What’s next for Alex Volkanovski?

It will come as little surprise to those who’ve followed his career, but the always-game Volkanovski wants a rematch.

Immediately after the fight, the Aussie confirmed he’d be willing to do it in Topuria’s adopted home country of Spain.

Later, Volkanovski told reporters he felt he deserved another shot at the new champion.

“I’ve been a champ for a long time and I want that rematch, you know,” Volkanovski said.

“It’s something that needs to happen – I’ve been the reigning champ for how long, I’ve been a bit of a company man.

“I’ve backed up on short notice and fought Max [Holloway] three times.
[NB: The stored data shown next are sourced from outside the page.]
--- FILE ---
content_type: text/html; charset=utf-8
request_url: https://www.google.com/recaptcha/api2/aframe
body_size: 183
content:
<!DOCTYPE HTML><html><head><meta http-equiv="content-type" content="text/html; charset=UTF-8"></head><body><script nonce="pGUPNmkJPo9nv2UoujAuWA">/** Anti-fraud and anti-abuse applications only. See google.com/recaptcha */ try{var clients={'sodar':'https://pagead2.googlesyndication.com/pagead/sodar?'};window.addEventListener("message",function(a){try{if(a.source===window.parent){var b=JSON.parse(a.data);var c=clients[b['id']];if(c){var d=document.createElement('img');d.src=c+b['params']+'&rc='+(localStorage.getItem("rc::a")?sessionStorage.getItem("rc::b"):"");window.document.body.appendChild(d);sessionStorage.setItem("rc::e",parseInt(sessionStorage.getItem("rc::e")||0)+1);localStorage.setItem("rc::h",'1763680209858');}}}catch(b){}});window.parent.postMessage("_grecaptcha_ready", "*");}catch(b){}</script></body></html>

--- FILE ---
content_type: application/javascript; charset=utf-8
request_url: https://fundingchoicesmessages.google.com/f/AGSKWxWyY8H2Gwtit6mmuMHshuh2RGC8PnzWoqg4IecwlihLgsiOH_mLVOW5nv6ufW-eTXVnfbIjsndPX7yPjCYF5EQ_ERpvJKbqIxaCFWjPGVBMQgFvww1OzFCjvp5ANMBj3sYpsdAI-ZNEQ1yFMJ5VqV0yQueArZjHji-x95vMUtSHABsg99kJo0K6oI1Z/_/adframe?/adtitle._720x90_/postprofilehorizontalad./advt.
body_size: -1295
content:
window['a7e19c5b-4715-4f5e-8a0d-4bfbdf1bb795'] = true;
You name it, I’ve done it.

“I deserve that [rematch] and it’s going to be different next time.”

If the UFC grants his wish, the timing of the bout could be significant.
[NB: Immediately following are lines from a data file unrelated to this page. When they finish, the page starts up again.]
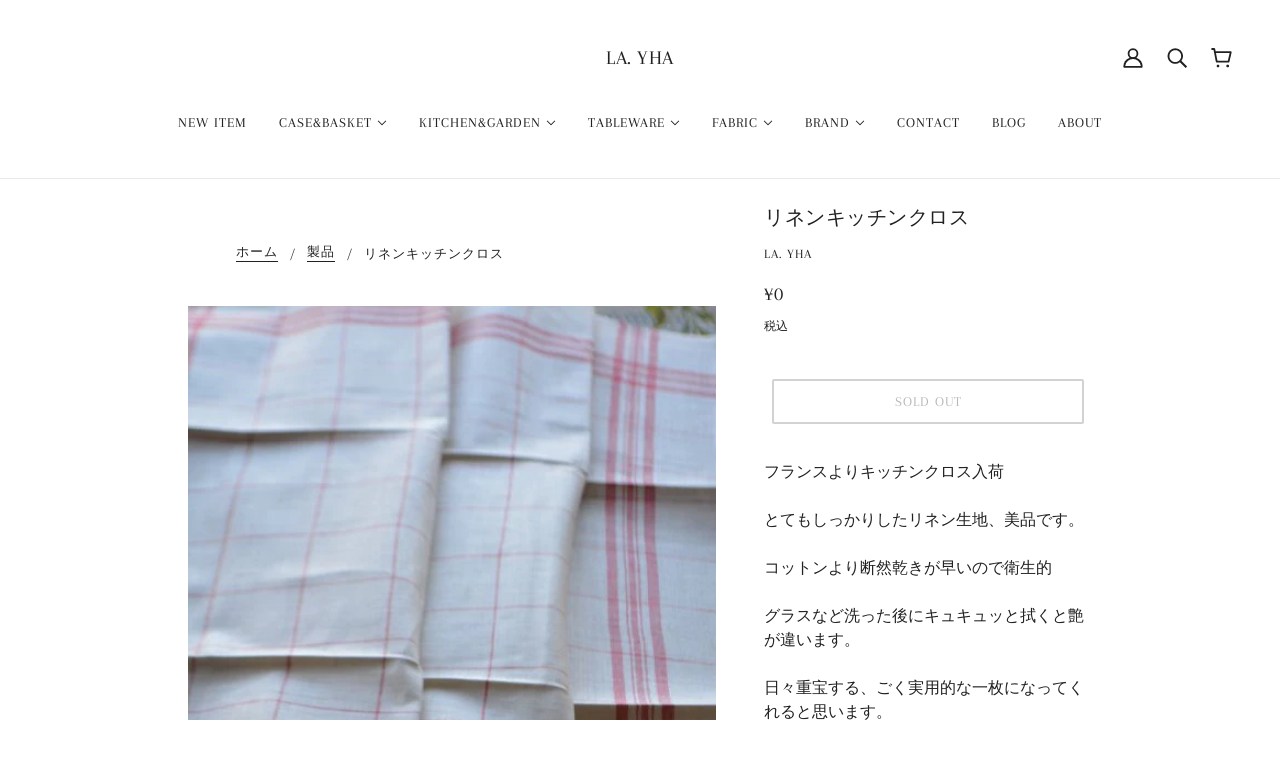

--- FILE ---
content_type: image/svg+xml
request_url: https://la-yha.com/cdn/shop/t/27/assets/NR.svg
body_size: -896
content:
<svg xmlns="http://www.w3.org/2000/svg" viewBox="0 85.333 512 341.333"><path fill="#0052B4" d="M0 85.337h512v341.326H0z"/><path fill="#FFDA44" d="M0 239.994h512v32H0z"/><path fill="#FFF" d="m174.802 341.329-19.124 8.996 10.184 18.521-20.767-3.973-2.631 20.978L128 370.422l-14.465 15.429-2.63-20.978-20.767 3.973 10.183-18.521-19.123-8.996 19.124-8.995-10.184-18.52 20.766 3.971 2.632-20.978L128 312.236l14.465-15.429 2.63 20.978 20.767-3.971-10.183 18.521z"/></svg>

--- FILE ---
content_type: image/svg+xml
request_url: https://la-yha.com/cdn/shop/t/27/assets/GB.svg
body_size: -461
content:
<svg xmlns="http://www.w3.org/2000/svg" viewBox="0 85.333 512 341.333"><path fill="#FFF" d="M0 85.333h512V426.67H0z"/><path fill="#D80027" d="M288 85.33h-64v138.666H0v64h224v138.666h64V287.996h224v-64H288z"/><g fill="#0052B4"><path d="M393.785 315.358 512 381.034v-65.676zM311.652 315.358 512 426.662v-31.474l-143.693-79.83zM458.634 426.662l-146.982-81.664v81.664z"/></g><path fill="#FFF" d="M311.652 315.358 512 426.662v-31.474l-143.693-79.83z"/><path fill="#D80027" d="M311.652 315.358 512 426.662v-31.474l-143.693-79.83z"/><g fill="#0052B4"><path d="M90.341 315.356 0 365.546v-50.19zM200.348 329.51v97.151H25.491z"/></g><path fill="#D80027" d="M143.693 315.358 0 395.188v31.474l200.348-111.304z"/><g fill="#0052B4"><path d="M118.215 196.634 0 130.958v65.676zM200.348 196.634 0 85.33v31.474l143.693 79.83zM53.366 85.33l146.982 81.664V85.33z"/></g><path fill="#FFF" d="M200.348 196.634 0 85.33v31.474l143.693 79.83z"/><path fill="#D80027" d="M200.348 196.634 0 85.33v31.474l143.693 79.83z"/><g fill="#0052B4"><path d="M421.659 196.636 512 146.446v50.19zM311.652 182.482V85.331h174.857z"/></g><path fill="#D80027" d="M368.307 196.634 512 116.804V85.33L311.652 196.634z"/></svg>

--- FILE ---
content_type: image/svg+xml
request_url: https://la-yha.com/cdn/shop/t/27/assets/GW.svg
body_size: -768
content:
<svg xmlns="http://www.w3.org/2000/svg" viewBox="0 85.333 512 341.333"><path fill="#6DA544" d="M0 85.331h512v341.337H0z"/><path fill="#FFDA44" d="M0 85.331h512v170.663H0z"/><path fill="#D80027" d="M0 85.331h181.793v341.337H0z"/><path d="m98.32 195.127 15.107 46.497h48.894l-39.555 28.74 15.108 46.498-39.554-28.737-39.556 28.737 15.111-46.498-39.554-28.74h48.891z"/></svg>

--- FILE ---
content_type: image/svg+xml
request_url: https://la-yha.com/cdn/shop/t/27/assets/VE.svg
body_size: -743
content:
<svg xmlns="http://www.w3.org/2000/svg" viewBox="0 0 22.5 15"><path fill="#FFCE00" d="M0 0h22.5v5H0z"/><path fill="#203899" d="M0 5h22.5v5H0z"/><path fill="#D82B2B" d="M0 10h22.5v5H0z"/><path fill="#FFF" d="m12.13 5.38.14.46.45.14-.39.27.01.48-.38-.29-.45.15.15-.44-.28-.38h.47zM10.36 5.38l.27.39h.47l-.28.38.15.45-.45-.16-.38.28.01-.47-.39-.28.45-.13zM13.8 5.94l-.01.48.39.27-.46.14-.14.45-.27-.38h-.48l.29-.38-.15-.45.45.16zM8.69 5.96l.4.27.44-.18-.13.46.3.36-.47.02-.26.4-.16-.44-.46-.12.37-.3zM15.24 7.13l-.2.44.25.4-.47-.05-.31.36-.1-.46-.43-.18.41-.24.03-.47.35.31zM15.43 8.25l.21.43.47.07-.34.33.08.46-.42-.22-.42.22.08-.46-.34-.33.47-.07zM7 8.2l.21.43.47.06-.34.33.08.47L7 9.27l-.42.22.08-.47-.34-.33.47-.06zM7.31 7.05l.45.14.38-.29v.48l.39.26-.45.15-.13.46-.28-.38-.47.01.27-.38z"/></svg>

--- FILE ---
content_type: text/javascript
request_url: https://la-yha.com/cdn/shop/t/27/assets/product-buy-buttons.js?v=155973376337836040741674675859
body_size: -62
content:
class ProductBuyButtons extends HTMLElement{constructor(){super()}connectedCallback(){this.button_container=this.querySelector(".product-buy-buttons--primary"),this.button_text=this.querySelector(".product-buy-buttons--cta-text"),this.form=this.querySelector(".product-buy-buttons--form"),this.root=this.closest(`[data-product-id='${this.dataset.id}']`),this.select_input=this.querySelector(".product-buy-buttons--select"),this.smart_button=this.querySelector(".product-buy-buttons--smart"),this.primary_button=this.querySelector(".product-buy-buttons--cta"),this.addToCartListener(),this.updateViewListener()}addToCartListener(){this.form.on("submit",async t=>{var e,s=t.target,o=theme.utils.getAvailableQuantity(s);"drawer"!==theme.settings.cart_type&&!1!==o||(t.preventDefault(),t.stopPropagation()),o&&this.button_container.setAttribute("data-loading",!0),"drawer"===theme.settings.cart_type&&o&&(e=await theme.cart.addItem(s),this.button_container.setAttribute("data-loading",!1),e&&(await theme.cart.updateAllHtml(),this.addProductComplete()))})}addProductComplete(){theme.off_canvas.toggleView("cart"),"closed"===theme.off_canvas.state&&(theme.off_canvas.openRight(),theme.off_canvas.last_trigger=this.primary_button)}updateViewListener(){window.on("theme:product:variantChanged",({detail:{section:t,variant:e}})=>{if(t===this.root){const s=this.select_input.querySelector("option[selected]");s&&s.removeAttribute("selected"),e&&e.available?(this.selectVariant(e.id),this.updateView(!0,!0)):e&&!e.available?(this.selectVariant(e.id),this.updateView(!1,!0)):this.updateView(!1,!1)}})}selectVariant(t){const e=this.select_input.querySelector(`option[value='${t}']`);e.setAttribute("selected",!0)}updateView(t,e){t?(this.primary_button.removeAttribute("disabled"),this.button_text.innerText=theme.translations.add_to_cart,this.smart_button&&(this.smart_button.style.display="block")):(this.primary_button.setAttribute("disabled",!0),this.smart_button&&(this.smart_button.style.display="none"),this.button_text.innerText=e?theme.translations.out_of_stock:theme.translations.unavailable)}}const productBuyButtonsEl=customElements.get("product-buy-buttons-root");productBuyButtonsEl||customElements.define("product-buy-buttons-root",ProductBuyButtons);

--- FILE ---
content_type: image/svg+xml
request_url: https://la-yha.com/cdn/shop/t/27/assets/AX.svg
body_size: -919
content:
<svg xmlns="http://www.w3.org/2000/svg" viewBox="0 0 513 342"><path fill="#0052B4" d="M0 0h513v342H0z"/><path fill="#FFDA44" d="M513 210.9H202.2V342h-79.8V210.9H0V131.1h122.4V0h79.8v131.1H513v61.2z"/><path fill="#D80027" d="M513 149.7v42.6H183.7V342H141V192.3H0v-42.6h141V0h42.7v149.7z"/></svg>

--- FILE ---
content_type: image/svg+xml
request_url: https://la-yha.com/cdn/shop/t/27/assets/GM.svg
body_size: -774
content:
<svg xmlns="http://www.w3.org/2000/svg" viewBox="0 85.333 512 341.333"><path fill="#FFF" d="M0 85.337h512v341.326H0z"/><path fill="#1a7e25" d="M0 322.783h512v103.88H0z"/><path fill="#cf0d19" d="M0 85.337h512v104.515H0z"/><path fill="#0052B4" d="M0 210.877h512v89.656H0z"/></svg>

--- FILE ---
content_type: image/svg+xml
request_url: https://la-yha.com/cdn/shop/t/27/assets/TL.svg
body_size: -596
content:
<svg xmlns="http://www.w3.org/2000/svg" viewBox="0 85.333 512 341.333"><path fill="#D80027" d="M0 85.337h512v341.326H0z"/><path fill="#FFDA44" d="M256 256 0 90.691v44.242L155.826 256 0 377.067v44.242z"/><path d="M0 90.691v330.618L189.217 256z"/><path fill="#FFF" d="m44.184 213.36 24.912 23.577 30.121-16.41-14.723 30.98 24.911 23.575-34.012-4.43L60.67 301.63l-6.296-33.716-34.012-4.43 30.119-16.408z"/></svg>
The loss to Topuria came just under four months removed from his stoppage loss to Makhachev, courtesy of a head kick.

Even before the fight with “El Matador”, some were suggesting Volkanovski was coming back too soon from a knockout defeat.

When listening to Volkanovski speak recently, you get the sense he’s conscious of how much time he has left.

Much has been made of male fighters 35+ in the lighter weight classes – in championship bouts at 170lb or lower, the younger fighters now have a 22-1 record.

In a rush to fight as often as possible before he slows down, he may have flown too close to the sun.

Beyond Topuria, it’s difficult to see what opponent he may return to face.

He’s shown he’s well clear of the rest of the featherweight division, while most of the top lightweights are tied up and he’s unlikely to get another shot at the title while Makhachev is champion.

Should a rematch with Topuria present itself, what would be Volkanovski’s ideal timeline?

Clearly he needs some time to recover from the knockout but, at 27, Topuria is only going to get better and history isn’t on the side of the older fighters in rematches, particularly in a division like featherweight.

If Volkanovski’s significant legion of fans are looking for positives from UFC 298, an argument can be made that he was winning the fight. Right up until he got iced.

The New South Welshman’s fight IQ is the stuff of legend, while he and his team have generally made the necessary adjustments and gameplanned to perfection for each opponent.

Would it surprise if Volkanovski pulled off what would now be considered an upset if they met again? Not really.

Would it hurt to watch one of the greatest of all time stopped for a third time in a row? Absolutely.

The California State Athletic Commission, who presided over the weekend’s event, releases all fighters’ payouts, so we know Volkanovski took home US$750,000 (AU$1.147 million) prior to any pay-per-view bonus.

As a result of stepping up to face Makhachev on late notice in October, Fox Sports revealed Volkanovski was able to negotiate a lucrative new contract.

Few could blame him for wanting to fight on and set up his family’s future.

While there’s plenty of evidence of fighters going on a run later in their career, they almost exclusively happen among the big boys.

Volkanovski has already proved countless times he’s not your average athlete, fingers crossed he can pioneer a fighting renaissance at the lighter weight classes.